» INSTRUCTIONS FOR THE TASK
Revise the lines below by changing each "printed logo" to "printed emblem" and keeping everything else the same. Leave the pictures out of your answer.

» DATASET ENTRIES
(begin)
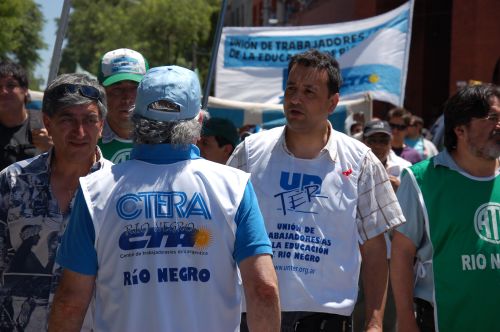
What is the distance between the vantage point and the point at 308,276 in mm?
4316

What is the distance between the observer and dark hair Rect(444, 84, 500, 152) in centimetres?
460

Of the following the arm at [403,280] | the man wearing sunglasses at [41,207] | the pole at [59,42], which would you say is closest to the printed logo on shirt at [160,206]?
the man wearing sunglasses at [41,207]

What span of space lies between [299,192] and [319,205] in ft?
0.39

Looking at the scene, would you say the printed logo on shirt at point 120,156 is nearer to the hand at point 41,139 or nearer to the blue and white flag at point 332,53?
the hand at point 41,139

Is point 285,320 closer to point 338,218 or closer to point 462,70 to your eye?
point 338,218

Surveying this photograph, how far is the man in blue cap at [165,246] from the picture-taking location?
297 cm

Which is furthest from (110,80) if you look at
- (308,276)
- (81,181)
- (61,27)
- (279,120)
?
(279,120)

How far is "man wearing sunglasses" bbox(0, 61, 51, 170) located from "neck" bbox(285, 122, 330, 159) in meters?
1.81

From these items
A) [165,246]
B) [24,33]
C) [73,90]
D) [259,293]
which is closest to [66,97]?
[73,90]

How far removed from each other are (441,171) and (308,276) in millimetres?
916

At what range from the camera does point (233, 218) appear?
Result: 304 cm

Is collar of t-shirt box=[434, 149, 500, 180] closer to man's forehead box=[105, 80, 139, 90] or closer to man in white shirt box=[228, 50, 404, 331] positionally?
man in white shirt box=[228, 50, 404, 331]

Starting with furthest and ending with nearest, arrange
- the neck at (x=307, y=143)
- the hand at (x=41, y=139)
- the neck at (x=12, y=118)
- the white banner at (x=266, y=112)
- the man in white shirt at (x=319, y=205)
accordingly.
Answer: the white banner at (x=266, y=112), the neck at (x=12, y=118), the hand at (x=41, y=139), the neck at (x=307, y=143), the man in white shirt at (x=319, y=205)

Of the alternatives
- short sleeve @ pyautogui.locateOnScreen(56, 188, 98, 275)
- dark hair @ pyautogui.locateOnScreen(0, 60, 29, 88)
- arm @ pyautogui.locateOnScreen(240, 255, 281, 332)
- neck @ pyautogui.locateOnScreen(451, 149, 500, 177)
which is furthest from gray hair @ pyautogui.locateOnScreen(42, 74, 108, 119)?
dark hair @ pyautogui.locateOnScreen(0, 60, 29, 88)
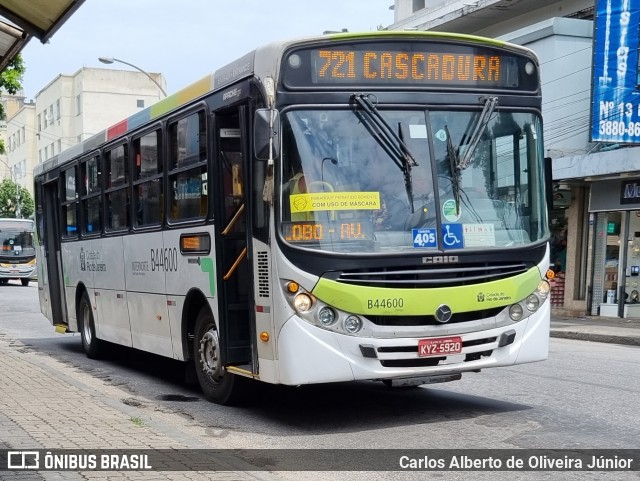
(end)
» SOLUTION FOR THIS TASK
What is the distance between the vantage point and the point at 308,276 in mm?
4316

What is the distance between the observer and dark hair Rect(444, 84, 500, 152) in centimetres?
460

Of the following the arm at [403,280] | the man wearing sunglasses at [41,207] | the pole at [59,42], which would you say is closest to the printed emblem on shirt at [160,206]?
the man wearing sunglasses at [41,207]

What span of space lies between [299,192] and [319,205] in ft?
0.39

Looking at the scene, would you say the printed emblem on shirt at point 120,156 is nearer to the hand at point 41,139 or nearer to the blue and white flag at point 332,53?
the hand at point 41,139

Is point 285,320 closer to point 338,218 or closer to point 462,70 to your eye?
point 338,218

Surveying this photograph, how far is the man in blue cap at [165,246] from the picture-taking location?
297 cm

Which is furthest from (110,80) if you look at
- (308,276)
- (81,181)
- (61,27)
- (279,120)
?
(279,120)

How far is "man wearing sunglasses" bbox(0, 61, 51, 170) located from "neck" bbox(285, 122, 330, 159) in meters?
1.81

From these items
A) [165,246]
B) [24,33]
C) [73,90]
D) [259,293]
which is closest to [66,97]?
[73,90]

How far removed from each other are (441,171) and (308,276) in millimetres?
916

At what range from the camera does point (233, 218) appear?
Result: 304 cm

Is collar of t-shirt box=[434, 149, 500, 180] closer to man's forehead box=[105, 80, 139, 90] or closer to man in white shirt box=[228, 50, 404, 331] positionally?
man in white shirt box=[228, 50, 404, 331]

Starting with furthest and ending with nearest, arrange
- the neck at (x=307, y=143)
- the hand at (x=41, y=139)
- the neck at (x=12, y=118)
- the white banner at (x=266, y=112)
- the man in white shirt at (x=319, y=205)
accordingly.
Answer: the white banner at (x=266, y=112), the neck at (x=12, y=118), the hand at (x=41, y=139), the neck at (x=307, y=143), the man in white shirt at (x=319, y=205)

Of the alternatives
- short sleeve @ pyautogui.locateOnScreen(56, 188, 98, 275)
- dark hair @ pyautogui.locateOnScreen(0, 60, 29, 88)
- arm @ pyautogui.locateOnScreen(240, 255, 281, 332)
- neck @ pyautogui.locateOnScreen(451, 149, 500, 177)
which is furthest from gray hair @ pyautogui.locateOnScreen(42, 74, 108, 119)?
dark hair @ pyautogui.locateOnScreen(0, 60, 29, 88)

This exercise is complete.